# Document extract:
--- start ---

Implementing a CM system takes serious elbow grease but provides a solid foundation for e-business strategy
COMPANIES OF ALL sizes are suffering from poor -- or worse, nonexistent - - CM (content management) practices. Increasing numbers of business lines within an enterprise must feed the content stream -- from Web sites to e- business transactions, swapped among internal sources or shared between business partners. The need for speed when accessing and disseminating this swelling amount of corporate knowledge has reached an all-time high.
A CM system eases this burden by delivering fast searches and quick data retrieval of corporate collateral, not unlike a library's card-catalog system. Further, it enables any data source, such as a Word document, PDF, or multimedia file, to be seamlessly transformed to meet delivery requirements across a variety of channels and client devices.
To borrow Java developers' popular mantra, a CM system allows data to be written once and deployed anywhere. But this advantage is not without its pitfalls.

--- end ---

# Given entries:
--- start ---

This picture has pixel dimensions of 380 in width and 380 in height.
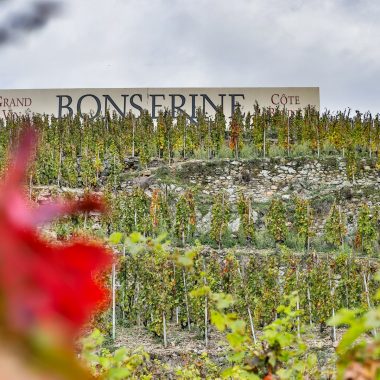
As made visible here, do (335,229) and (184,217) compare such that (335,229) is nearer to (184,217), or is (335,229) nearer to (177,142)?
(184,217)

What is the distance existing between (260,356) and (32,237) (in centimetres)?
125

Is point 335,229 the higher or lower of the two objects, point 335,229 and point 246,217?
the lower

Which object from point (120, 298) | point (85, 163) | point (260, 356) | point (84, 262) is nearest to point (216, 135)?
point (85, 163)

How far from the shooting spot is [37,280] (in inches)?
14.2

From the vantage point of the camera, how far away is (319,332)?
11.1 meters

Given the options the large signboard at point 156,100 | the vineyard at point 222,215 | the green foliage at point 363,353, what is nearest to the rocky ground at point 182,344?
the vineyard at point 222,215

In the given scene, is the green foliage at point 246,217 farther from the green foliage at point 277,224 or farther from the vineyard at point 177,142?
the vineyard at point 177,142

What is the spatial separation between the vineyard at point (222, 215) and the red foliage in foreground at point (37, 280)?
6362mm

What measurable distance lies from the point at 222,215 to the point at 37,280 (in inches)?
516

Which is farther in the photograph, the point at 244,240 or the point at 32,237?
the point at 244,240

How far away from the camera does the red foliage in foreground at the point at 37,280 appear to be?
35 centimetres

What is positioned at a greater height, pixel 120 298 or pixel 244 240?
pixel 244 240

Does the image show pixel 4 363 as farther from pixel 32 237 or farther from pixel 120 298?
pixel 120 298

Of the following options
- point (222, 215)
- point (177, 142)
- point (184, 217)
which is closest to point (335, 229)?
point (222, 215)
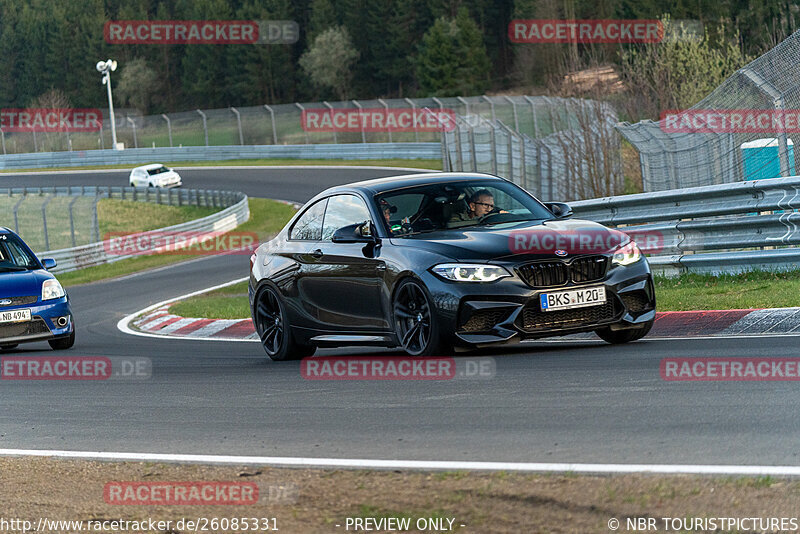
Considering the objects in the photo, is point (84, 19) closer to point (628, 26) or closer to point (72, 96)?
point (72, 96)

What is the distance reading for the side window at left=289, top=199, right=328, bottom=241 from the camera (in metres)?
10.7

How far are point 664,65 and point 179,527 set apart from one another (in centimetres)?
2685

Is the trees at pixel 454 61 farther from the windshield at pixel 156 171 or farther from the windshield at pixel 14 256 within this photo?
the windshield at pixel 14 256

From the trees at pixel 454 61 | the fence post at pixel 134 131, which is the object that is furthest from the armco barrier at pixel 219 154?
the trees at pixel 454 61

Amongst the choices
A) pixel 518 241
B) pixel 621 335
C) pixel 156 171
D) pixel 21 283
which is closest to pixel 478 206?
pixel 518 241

--- end ---

# Given request 1:
Present the lines of the records as a numbered list, starting at the line that contains "Considering the objects" and running through the end of the records, with blank lines left out.
# Given request 2:
Carry the piece on content management systems forward from its last sentence.
The text and the records have nothing to do with each other.

# Reply 1:
1. Considering the objects in the photo, is point (84, 19) closer to point (628, 26) or closer to point (72, 96)?
2. point (72, 96)
3. What is the distance reading for the side window at left=289, top=199, right=328, bottom=241 from the camera (in metres)?
4. 10.7
5. How far are point 664,65 and point 179,527 set apart from one another (in centimetres)?
6. 2685
7. Is the trees at pixel 454 61 farther from the windshield at pixel 156 171 or farther from the windshield at pixel 14 256 within this photo?
8. the windshield at pixel 14 256
9. From the trees at pixel 454 61 | the fence post at pixel 134 131, which is the object that is furthest from the armco barrier at pixel 219 154?
10. the trees at pixel 454 61
11. Amongst the choices
12. A) pixel 518 241
13. B) pixel 621 335
14. C) pixel 156 171
15. D) pixel 21 283
16. which is closest to pixel 478 206?
17. pixel 518 241

# Reply 2:
Although seemingly clear-cut, putting a CM solution together can be an arduous and expensive undertaking. And don't be surprised when it even involves a substantial shift in corporate culture as employees must adapt to new workflow mechanisms. Take heed: Unless employee buy-in for the CM system is total across your organization, your goal of encapsulating your corporate knowledge will fail.
The rewards of a successful implementation, however, are worth all of the elbow grease. A CM system will help any company enhance the efficiency of its workflow and the availability of its resources, at the same time improving its readiness to conduct e-business.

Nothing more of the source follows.